▸ **WORK TASK**: Everything from the line that has "Diese Kreatur wurde" to the last line of the listing must be repeated exactly, and nothing more; omit the pictures.

▸ **DATA SECTION**:
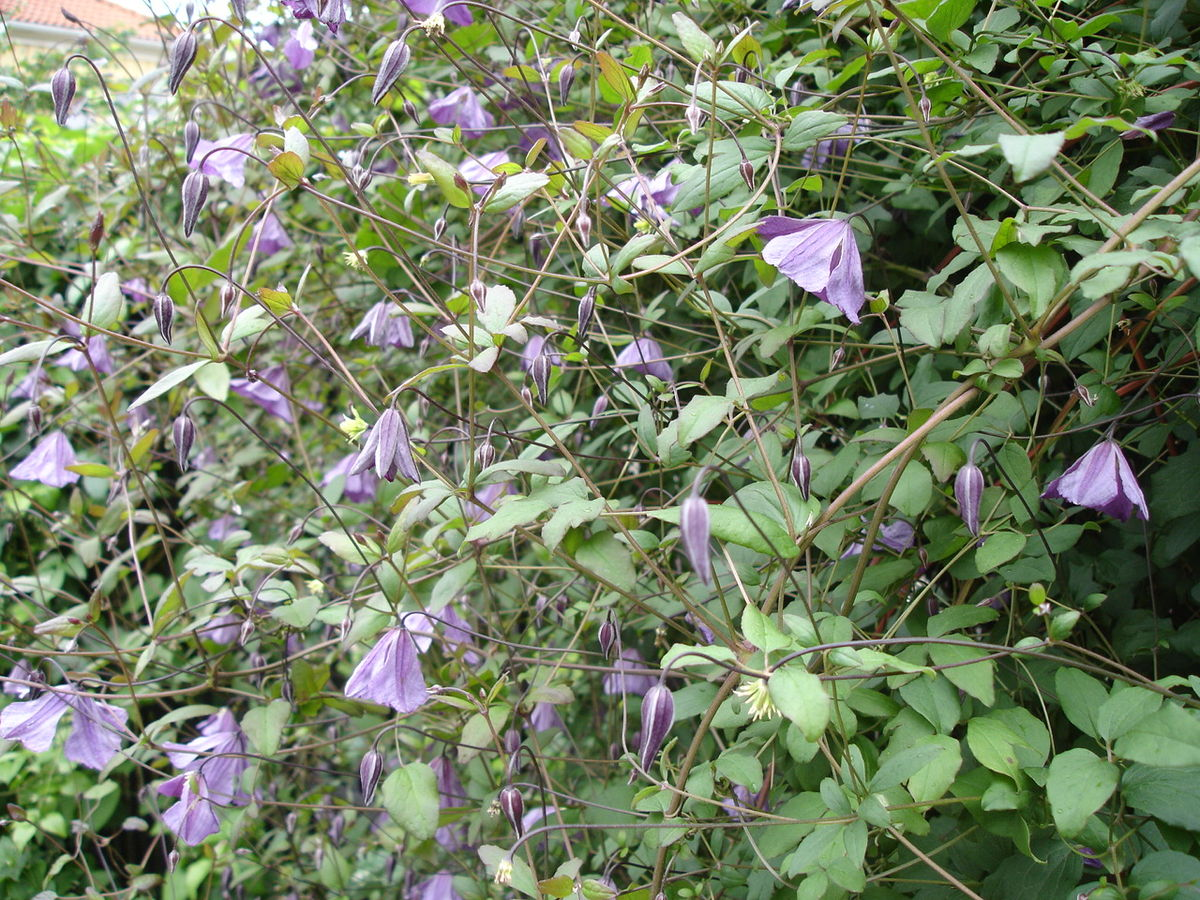 clematis viticella wikipedia. Black Bedroom Furniture Sets. Home Design Ideas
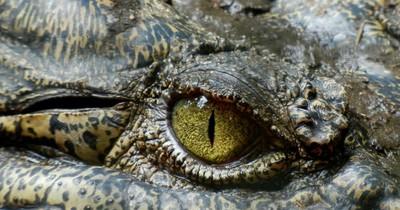 Diese Kreatur wurde im persischen Golf entdeckt.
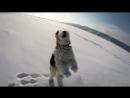 Пробежка через Волгу с веселой собачкой :)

▸ **ANSWER AREA**:
 Diese Kreatur wurde im persischen Golf entdeckt.
 Пробежка через Волгу с веселой собачкой :)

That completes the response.